§ **DATA FOR REVIEW**
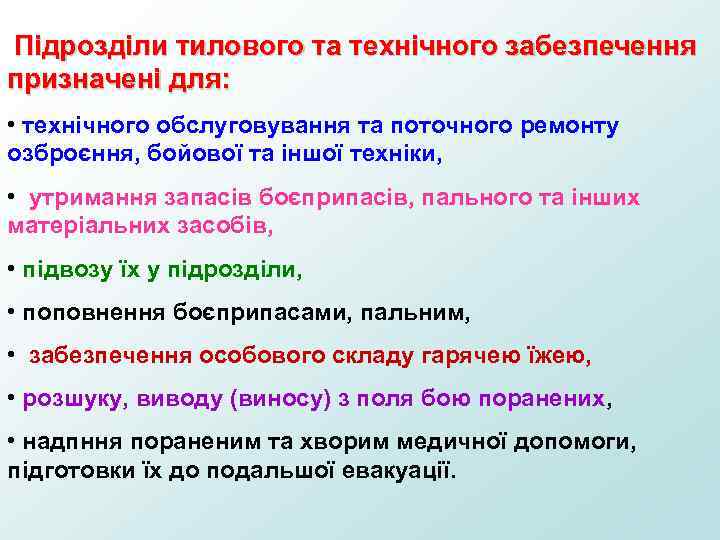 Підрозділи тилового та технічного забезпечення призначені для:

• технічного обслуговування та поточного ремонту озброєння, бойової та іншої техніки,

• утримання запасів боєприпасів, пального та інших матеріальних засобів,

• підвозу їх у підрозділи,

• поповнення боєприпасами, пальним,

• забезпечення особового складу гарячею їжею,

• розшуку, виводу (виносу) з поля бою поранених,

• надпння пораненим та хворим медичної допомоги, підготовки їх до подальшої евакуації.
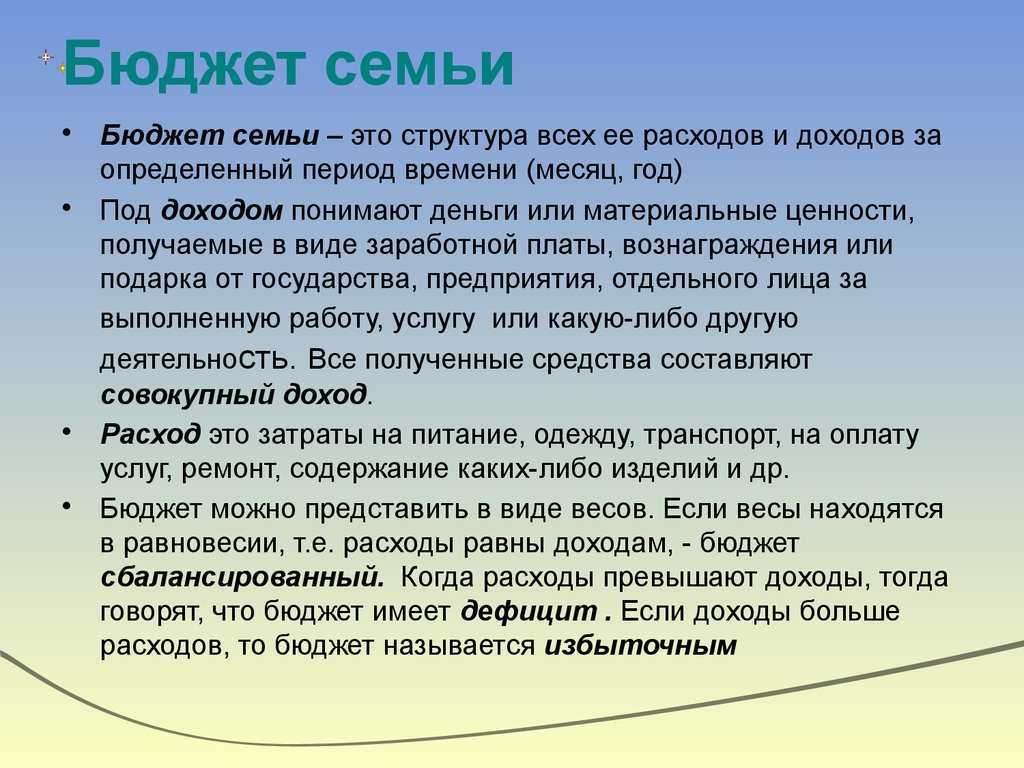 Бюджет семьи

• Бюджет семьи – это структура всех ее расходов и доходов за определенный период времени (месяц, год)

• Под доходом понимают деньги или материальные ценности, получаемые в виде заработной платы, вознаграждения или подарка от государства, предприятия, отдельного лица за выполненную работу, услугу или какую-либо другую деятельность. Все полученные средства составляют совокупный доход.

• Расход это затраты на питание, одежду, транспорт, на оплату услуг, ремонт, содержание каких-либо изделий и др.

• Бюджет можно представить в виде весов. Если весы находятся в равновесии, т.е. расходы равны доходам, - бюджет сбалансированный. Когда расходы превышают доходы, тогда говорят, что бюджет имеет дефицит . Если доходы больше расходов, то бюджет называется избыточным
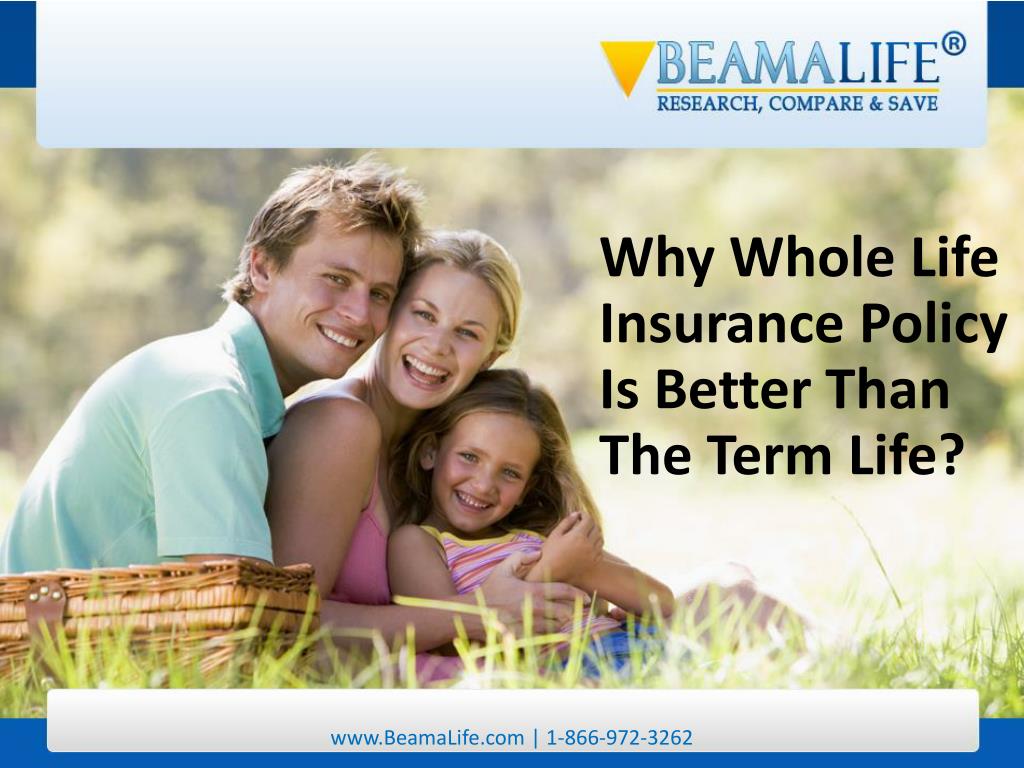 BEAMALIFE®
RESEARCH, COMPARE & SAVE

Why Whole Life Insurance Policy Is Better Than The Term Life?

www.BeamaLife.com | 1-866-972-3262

§ **WORK TASK**
Except for the pictures, please retype the listing above exactly.

§ **TASK RESULT**
 Підрозділи тилового та технічного забезпечення призначені для:

• технічного обслуговування та поточного ремонту озброєння, бойової та іншої техніки,

• утримання запасів боєприпасів, пального та інших матеріальних засобів,

• підвозу їх у підрозділи,

• поповнення боєприпасами, пальним,

• забезпечення особового складу гарячею їжею,

• розшуку, виводу (виносу) з поля бою поранених,

• надпння пораненим та хворим медичної допомоги, підготовки їх до подальшої евакуації.
 Бюджет семьи

• Бюджет семьи – это структура всех ее расходов и доходов за определенный период времени (месяц, год)

• Под доходом понимают деньги или материальные ценности, получаемые в виде заработной платы, вознаграждения или подарка от государства, предприятия, отдельного лица за выполненную работу, услугу или какую-либо другую деятельность. Все полученные средства составляют совокупный доход.

• Расход это затраты на питание, одежду, транспорт, на оплату услуг, ремонт, содержание каких-либо изделий и др.

• Бюджет можно представить в виде весов. Если весы находятся в равновесии, т.е. расходы равны доходам, - бюджет сбалансированный. Когда расходы превышают доходы, тогда говорят, что бюджет имеет дефицит . Если доходы больше расходов, то бюджет называется избыточным
 BEAMALIFE®
RESEARCH, COMPARE & SAVE

Why Whole Life Insurance Policy Is Better Than The Term Life?

www.BeamaLife.com | 1-866-972-3262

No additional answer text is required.